A Record Year for Venture Capital
February 15, 2022
Managing Director of EisnerAmper’s Capital Markets Alan Wink talks about a record year for venture capital activity, puts a bow on Q4, and gives us his thoughts on what we can expect from VC investment in 2022.
DP: Likewise. So a lot of activity in 2021. Give us a recap of Q4.
AW: 2021 was just an absolutely spectacular year in venture capital across the board. And I'll give you some facts and figures. But I think the one thing you have to keep in mind, this happened during COVID. Besides COVID, the backdrop of COVID, the backdrop of a global employee shortage, a backdrop with the chip shortage in the semiconductor space, these numbers are just outstanding. If you look at 2021, we saw 329 billion dollars invested in the venture capital space here in the United States. That exceeded the prior record. The prior record was 166 billion, which was achieved in 2020, which was part of the COVID year. We doubled the record last year.

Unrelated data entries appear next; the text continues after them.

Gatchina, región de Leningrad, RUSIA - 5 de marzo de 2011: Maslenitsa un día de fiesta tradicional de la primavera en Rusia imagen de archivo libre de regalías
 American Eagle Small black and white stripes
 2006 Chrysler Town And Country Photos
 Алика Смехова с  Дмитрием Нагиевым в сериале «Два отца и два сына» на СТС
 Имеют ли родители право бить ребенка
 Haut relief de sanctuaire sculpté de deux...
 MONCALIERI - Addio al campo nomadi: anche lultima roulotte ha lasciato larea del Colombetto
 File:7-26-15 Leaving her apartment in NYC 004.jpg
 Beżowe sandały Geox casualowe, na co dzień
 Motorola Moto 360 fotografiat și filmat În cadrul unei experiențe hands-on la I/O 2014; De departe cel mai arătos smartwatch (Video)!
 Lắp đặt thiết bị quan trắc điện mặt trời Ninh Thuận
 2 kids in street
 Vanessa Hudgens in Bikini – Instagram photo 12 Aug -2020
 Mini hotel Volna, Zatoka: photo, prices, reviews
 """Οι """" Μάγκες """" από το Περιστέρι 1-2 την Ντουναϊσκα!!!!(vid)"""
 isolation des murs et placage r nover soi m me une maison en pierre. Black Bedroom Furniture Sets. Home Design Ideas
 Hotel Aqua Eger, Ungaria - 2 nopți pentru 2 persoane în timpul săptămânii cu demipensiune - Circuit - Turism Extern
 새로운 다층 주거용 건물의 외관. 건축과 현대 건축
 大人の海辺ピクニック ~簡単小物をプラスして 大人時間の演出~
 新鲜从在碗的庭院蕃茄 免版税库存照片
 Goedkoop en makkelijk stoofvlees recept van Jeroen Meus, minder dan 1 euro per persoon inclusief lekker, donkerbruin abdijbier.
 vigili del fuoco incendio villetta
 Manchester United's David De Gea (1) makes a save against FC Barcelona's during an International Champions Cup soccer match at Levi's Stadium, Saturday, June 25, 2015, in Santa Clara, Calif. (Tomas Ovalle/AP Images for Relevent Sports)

Also, there were records set in terms of exit value of VC-backed deals. There was records set in terms of capital raised. It was the first year, ever in history, that the venture capital industry raised over a hundred billion dollars. It was just a spectacular year. I mean, the venture capital asset class is showing returns much better than any other asset class at this point in time. The question is, will it continue into the future? And we could certainly talk about that later.
DP:Yeah. If you could, put the fourth quarter kind of in the context of the entire year.
AW: Similar, I think there's 90 billion of venture capital invested on a 330 billion dollar base for the year. It certainly was in line with prior quarters in 2021. And far better than in comparable quarters in 2020. There's just still so much capital sitting on the sidelines. I read figures that there's probably 900 billion dollars of venture capital waiting to be invested.
DP:Now, you said something interesting earlier. We're sitting here doing this on our computers. We have our smartphones next to us. We have our smart appliances and our smart cars, but you mentioned the global chip shortage. I'm not sure if this is really being widely reported. Tell us about that.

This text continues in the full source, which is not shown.